For both ResNet101 and ResNet50, I used the default batch size in the config file of 1. Didn’t change anything except for paths to images.

Like I said in my reply to Morgan, I haven’t actually used ResNet101 in Tensorflow. Apologies for the error.

Pretrained weights seem to be available for tensorflow.keras. Will this work for nvidia-tlt? Not sure what the relation is between the batch size used for pre-training on ImageNet and our training as part of faster-rcnn? Small batch size for faster-rcnn may be acceptable, even if it’s slower than ideal.

zhimengf · June 11, 2020, 4:59am

Hi cbasavaraj,

An arbitrary pretrained weights found on Internet will not be able to loaded into a TLT FasterRCNN training since the weights are loaded by name and depends on the implementation. The training batch size of TLT FasterRCNN is not related to the ImageNet training.

Will update you more later.

Thanks
Zhimeng

Morganh · June 12, 2020, 3:01am

@cbasavaraj
NV internal team changed the optimizer to SGD and finetuned learning rate scheduler, the mAP can reach 49% now. Please try on your side too.Thanks.

Attach the training spec for your reference.

##Copyright (c) 2017-2020, NVIDIA CORPORATION. All rights reserved.
random_seed: 42
enc_key: ‘tlt’
verbose: True
network_config {
input_image_config {
image_type: RGB
image_channel_order: ‘bgr’
size_height_width {
height: 384
width: 1248
}
image_channel_mean {
key: ‘b’
value: 103.939
}
image_channel_mean {
key: ‘g’
value: 116.779
}
image_channel_mean {
key: ‘r’
value: 123.68
}
image_scaling_factor: 1.0
max_objects_num_per_image: 100
}
feature_extractor: “resnet:101”

=-=-=

▶ [TO DO]
a) Summarize the forum thread in two sentences.
b) According to the forum thread, to which optimizer did the NV internal team switch?
c) Output the portion of the forum thread from "An arbitrary pretrained" up to and including "for your reference.".
The data that come after this forum thread have no connection to it.

▶ [INPUT DATA]
=-=-=

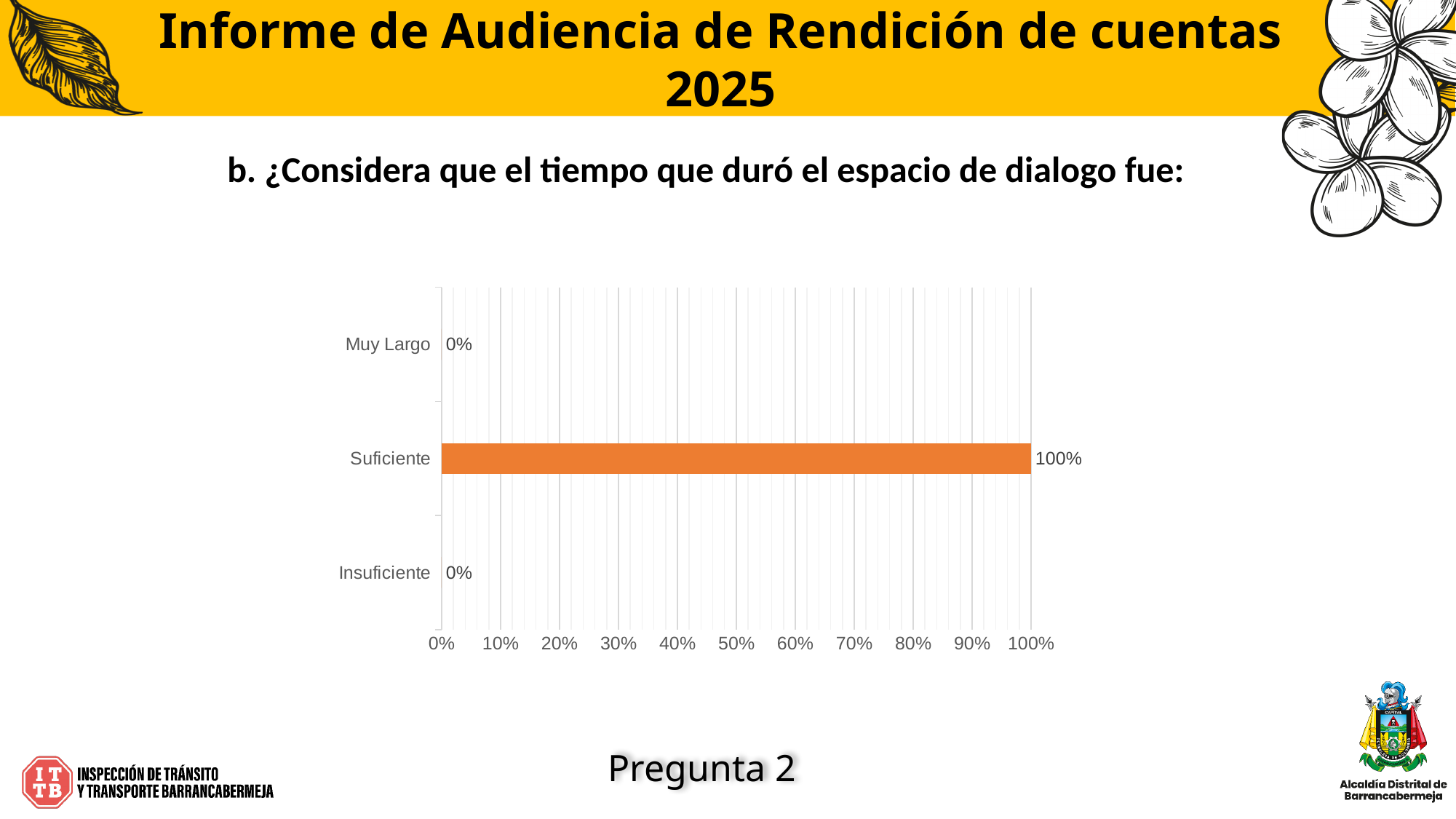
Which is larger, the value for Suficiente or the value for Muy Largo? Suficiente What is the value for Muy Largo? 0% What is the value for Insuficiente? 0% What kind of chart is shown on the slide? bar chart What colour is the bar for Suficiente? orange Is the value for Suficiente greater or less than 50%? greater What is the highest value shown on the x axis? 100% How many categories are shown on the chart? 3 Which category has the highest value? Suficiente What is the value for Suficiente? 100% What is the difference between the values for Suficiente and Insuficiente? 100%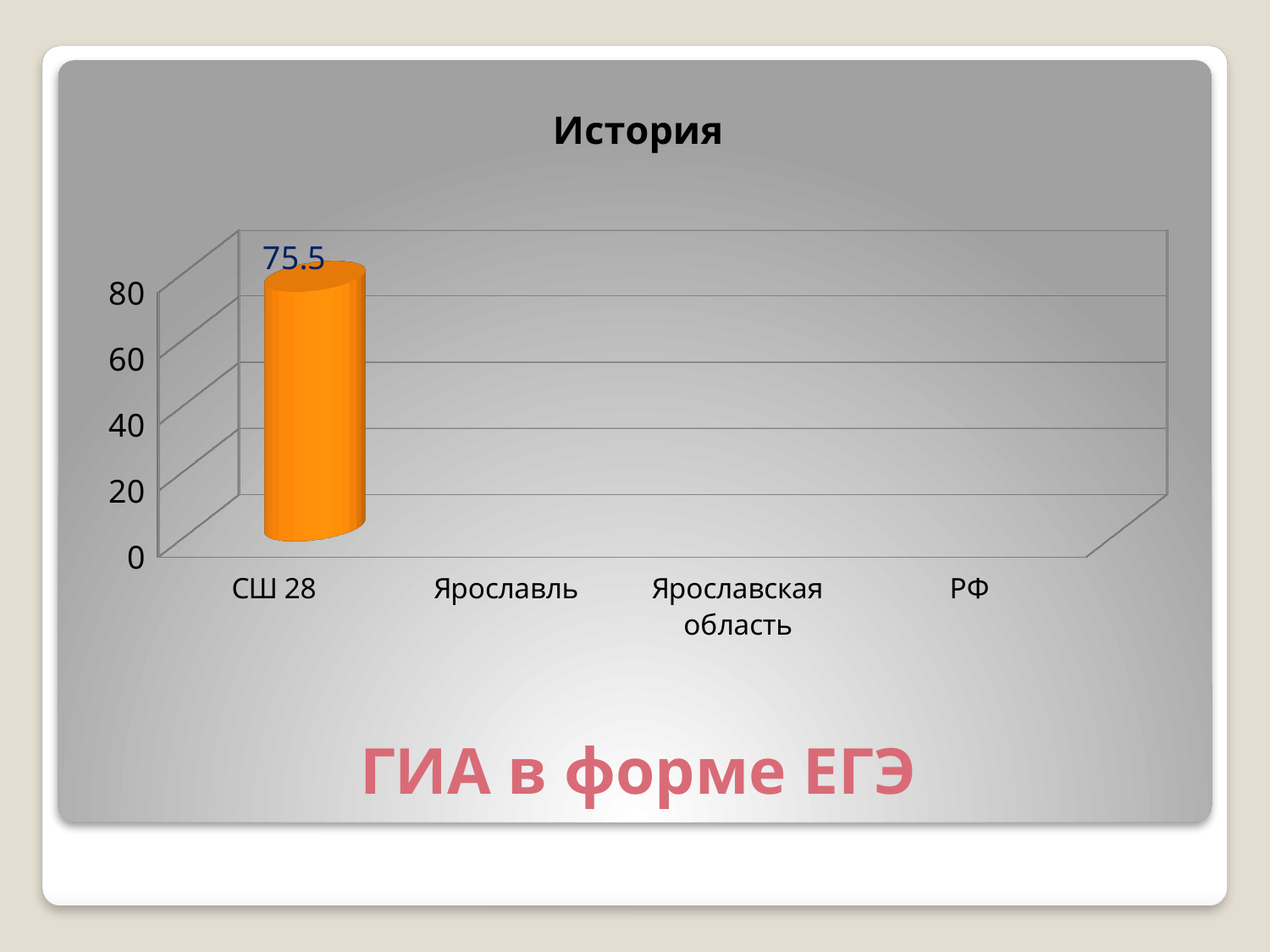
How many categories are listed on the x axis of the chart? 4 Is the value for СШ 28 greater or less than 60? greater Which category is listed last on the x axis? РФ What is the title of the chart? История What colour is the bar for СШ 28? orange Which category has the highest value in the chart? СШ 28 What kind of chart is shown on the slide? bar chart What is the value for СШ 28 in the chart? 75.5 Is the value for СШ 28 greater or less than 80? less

=-=-=

▶ [RESULTS FOR EACH TASK]
a) A participant reports using the default batch size of 1 for both ResNet101 and ResNet50, and asks whether pretrained tensorflow.keras weights will work with nvidia-tlt and how the ImageNet pre-training batch size relates to faster-rcnn training. The replies state that arbitrary pretrained weights cannot be loaded into TLT FasterRCNN training because weights are loaded by name and depend on the implementation, that the training batch size is unrelated to ImageNet training, and that changing the optimizer to SGD and fine-tuning the learning rate scheduler raised the mAP to 49%, with a training spec attached.

b) The NV internal team switched the optimizer to SGD.

c)
An arbitrary pretrained weights found on Internet will not be able to loaded into a TLT FasterRCNN training since the weights are loaded by name and depends on the implementation. The training batch size of TLT FasterRCNN is not related to the ImageNet training.

Will update you more later.

Thanks
Zhimeng

Morganh · June 12, 2020, 3:01am

@cbasavaraj
NV internal team changed the optimizer to SGD and finetuned learning rate scheduler, the mAP can reach 49% now. Please try on your side too.Thanks.

Attach the training spec for your reference.